No hay dudas de la influencia de Ronda en esa idea que se torna en metáfora heroica, el culmen como decimos de la composición, donde la existencia adquiere su valor en el propio sentido de la acción, es decir, se vive para actuar, ahí es donde reside su riqueza: la experiencia vital para Rilke no es más que una secuencia concatenada de acontecimientos que giran en órbitas concéntricas, como si fueran las ondas del agua de un estanque, y en donde la durabilidad pierde su sentido prosaico. Se existe según la intensidad del acontecimiento así como por sus resonancias posteriores; es así como se adquiere la eternidad misma. Visto así ,la muerte, en su idea más auténtica (y positiva, digamos), no es un escollo, sino una culminación en cierta manera, “el último nacimiento”, el último eslabón del proceso de transformación (“ansía la transformación”, había dicho ya el poeta en El libro de las horas unos años antes). A ello se refiere Rilke como el momento del “fruto colmado en el tiempo preciso” como recuerda Ferreiro, por eso deja de temerla, ya que en cierta manera es una muerte que todos llevamos dentro, forma parte de nuestra existencia. Dicha idea, que como hemos venido apuntando macera tras su experiencia española, es una idea absolutamente contrapuesta a la muerte inauténtica que deviene en el momento no deseado, y que el poeta lo asocia a la soledad alcanzada en los entornos urbanos donde el hombre está solo frente a la multitud de otros, tal y como ocurría en París, por ejemplo, sentimiento por otro lado que tan bien refleja en alguna de las partes de “El libro de las Horas” y sobre todo en el “Malte”.

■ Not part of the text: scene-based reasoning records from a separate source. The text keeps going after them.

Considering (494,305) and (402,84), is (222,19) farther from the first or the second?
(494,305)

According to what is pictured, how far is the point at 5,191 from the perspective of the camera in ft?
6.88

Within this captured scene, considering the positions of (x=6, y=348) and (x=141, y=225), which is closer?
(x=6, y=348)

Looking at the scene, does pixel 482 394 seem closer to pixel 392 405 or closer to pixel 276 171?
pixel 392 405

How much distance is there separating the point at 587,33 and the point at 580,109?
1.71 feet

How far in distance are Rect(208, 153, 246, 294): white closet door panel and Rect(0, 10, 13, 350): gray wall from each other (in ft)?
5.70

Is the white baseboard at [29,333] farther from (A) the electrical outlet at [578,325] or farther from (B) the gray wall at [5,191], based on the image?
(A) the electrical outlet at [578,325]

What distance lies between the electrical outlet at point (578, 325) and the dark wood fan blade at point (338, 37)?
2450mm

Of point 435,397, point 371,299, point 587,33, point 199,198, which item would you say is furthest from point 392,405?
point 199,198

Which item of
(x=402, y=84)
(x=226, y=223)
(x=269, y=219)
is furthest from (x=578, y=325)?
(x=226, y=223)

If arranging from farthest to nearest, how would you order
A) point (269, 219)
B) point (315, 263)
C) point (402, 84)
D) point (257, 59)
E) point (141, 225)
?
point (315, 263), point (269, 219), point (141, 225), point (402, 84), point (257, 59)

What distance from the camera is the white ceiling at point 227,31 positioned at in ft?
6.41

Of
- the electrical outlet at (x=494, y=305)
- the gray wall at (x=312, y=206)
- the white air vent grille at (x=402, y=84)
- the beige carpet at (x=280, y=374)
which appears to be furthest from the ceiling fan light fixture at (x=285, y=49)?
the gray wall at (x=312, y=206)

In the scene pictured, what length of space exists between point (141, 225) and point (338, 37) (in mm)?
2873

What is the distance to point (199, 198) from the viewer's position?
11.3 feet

El héroe vive en una constante búsqueda de ese estado superior y lo hace impulsado por el sentimiento amoroso, a lo que Heidegger se referirá más tarde como “el aletazo del Eros”. La acción, es por lo tanto, fruto del amor, si bien, es un estado doloroso porque aunque es el responsable de las dinámicas existenciales, no es un fin en sí mismo: el héroe ansía alcanzar a la amada, pero al llegar a ella y conquistarla, la supera y sigue su camino. Vive siempre en esa situación inacabada, de bajada a los infiernos y de ascenso a lo sublime (ese camino tan rilkeano que también representan otras figuras simbólicas presentes en el poema tales como la higuera, el laurel o el surtidor). Se trata, sin duda, de una idea donjuanesca que Rilke articula en la figura de Sansón y en dónde él autor se ve altamente representado: tal es el autoconcepto que tenía el poeta sobre su incapacidad de amar plenamente.